TASK ITEM: All that is asked is a faithful reproduction of the entries.

Stored data entries:
+++
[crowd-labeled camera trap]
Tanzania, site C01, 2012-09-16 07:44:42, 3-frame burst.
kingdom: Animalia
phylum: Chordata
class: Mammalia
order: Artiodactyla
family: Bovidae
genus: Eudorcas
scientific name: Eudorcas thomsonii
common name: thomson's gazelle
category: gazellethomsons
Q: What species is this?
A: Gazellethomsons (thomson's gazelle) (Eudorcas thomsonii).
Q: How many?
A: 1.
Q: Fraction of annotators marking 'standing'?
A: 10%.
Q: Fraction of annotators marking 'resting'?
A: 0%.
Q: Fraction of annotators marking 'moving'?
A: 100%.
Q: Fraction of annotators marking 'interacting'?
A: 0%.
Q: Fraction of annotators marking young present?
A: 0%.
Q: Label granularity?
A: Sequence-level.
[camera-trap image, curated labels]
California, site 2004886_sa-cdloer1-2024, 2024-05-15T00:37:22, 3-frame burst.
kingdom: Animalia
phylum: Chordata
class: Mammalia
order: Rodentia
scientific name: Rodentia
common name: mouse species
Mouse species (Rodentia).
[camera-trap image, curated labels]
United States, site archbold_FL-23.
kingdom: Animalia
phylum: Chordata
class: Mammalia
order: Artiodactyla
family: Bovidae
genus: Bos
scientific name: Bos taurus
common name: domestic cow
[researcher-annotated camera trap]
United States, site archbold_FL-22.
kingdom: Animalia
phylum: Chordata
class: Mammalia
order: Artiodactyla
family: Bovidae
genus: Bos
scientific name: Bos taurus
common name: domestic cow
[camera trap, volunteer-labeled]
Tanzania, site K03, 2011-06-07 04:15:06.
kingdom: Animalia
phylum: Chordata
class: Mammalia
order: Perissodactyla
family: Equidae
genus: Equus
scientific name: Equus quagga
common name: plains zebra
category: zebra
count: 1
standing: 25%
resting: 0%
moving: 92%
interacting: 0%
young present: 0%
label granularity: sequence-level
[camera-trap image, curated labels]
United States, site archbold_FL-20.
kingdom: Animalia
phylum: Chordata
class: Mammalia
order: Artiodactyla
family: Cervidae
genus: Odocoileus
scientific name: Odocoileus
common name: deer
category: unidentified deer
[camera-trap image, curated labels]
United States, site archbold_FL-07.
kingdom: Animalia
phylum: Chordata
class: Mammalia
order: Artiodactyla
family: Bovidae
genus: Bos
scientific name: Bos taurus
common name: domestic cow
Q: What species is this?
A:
+++
EXERCISE OUTPUT:
[crowd-labeled camera trap]
Tanzania, site C01, 2012-09-16 07:44:42, 3-frame burst.
kingdom: Animalia
phylum: Chordata
class: Mammalia
order: Artiodactyla
family: Bovidae
genus: Eudorcas
scientific name: Eudorcas thomsonii
common name: thomson's gazelle
category: gazellethomsons
Q: What species is this?
A: Gazellethomsons (thomson's gazelle) (Eudorcas thomsonii).
Q: How many?
A: 1.
Q: Fraction of annotators marking 'standing'?
A: 10%.
Q: Fraction of annotators marking 'resting'?
A: 0%.
Q: Fraction of annotators marking 'moving'?
A: 100%.
Q: Fraction of annotators marking 'interacting'?
A: 0%.
Q: Fraction of annotators marking young present?
A: 0%.
Q: Label granularity?
A: Sequence-level.
[camera-trap image, curated labels]
California, site 2004886_sa-cdloer1-2024, 2024-05-15T00:37:22, 3-frame burst.
kingdom: Animalia
phylum: Chordata
class: Mammalia
order: Rodentia
scientific name: Rodentia
common name: mouse species
Mouse species (Rodentia).
[camera-trap image, curated labels]
United States, site archbold_FL-23.
kingdom: Animalia
phylum: Chordata
class: Mammalia
order: Artiodactyla
family: Bovidae
genus: Bos
scientific name: Bos taurus
common name: domestic cow
[researcher-annotated camera trap]
United States, site archbold_FL-22.
kingdom: Animalia
phylum: Chordata
class: Mammalia
order: Artiodactyla
family: Bovidae
genus: Bos
scientific name: Bos taurus
common name: domestic cow
[camera trap, volunteer-labeled]
Tanzania, site K03, 2011-06-07 04:15:06.
kingdom: Animalia
phylum: Chordata
class: Mammalia
order: Perissodactyla
family: Equidae
genus: Equus
scientific name: Equus quagga
common name: plains zebra
category: zebra
count: 1
standing: 25%
resting: 0%
moving: 92%
interacting: 0%
young present: 0%
label granularity: sequence-level
[camera-trap image, curated labels]
United States, site archbold_FL-20.
kingdom: Animalia
phylum: Chordata
class: Mammalia
order: Artiodactyla
family: Cervidae
genus: Odocoileus
scientific name: Odocoileus
common name: deer
category: unidentified deer
[camera-trap image, curated labels]
United States, site archbold_FL-07.
kingdom: Animalia
phylum: Chordata
class: Mammalia
order: Artiodactyla
family: Bovidae
genus: Bos
scientific name: Bos taurus
common name: domestic cow
Q: What species is this?
A:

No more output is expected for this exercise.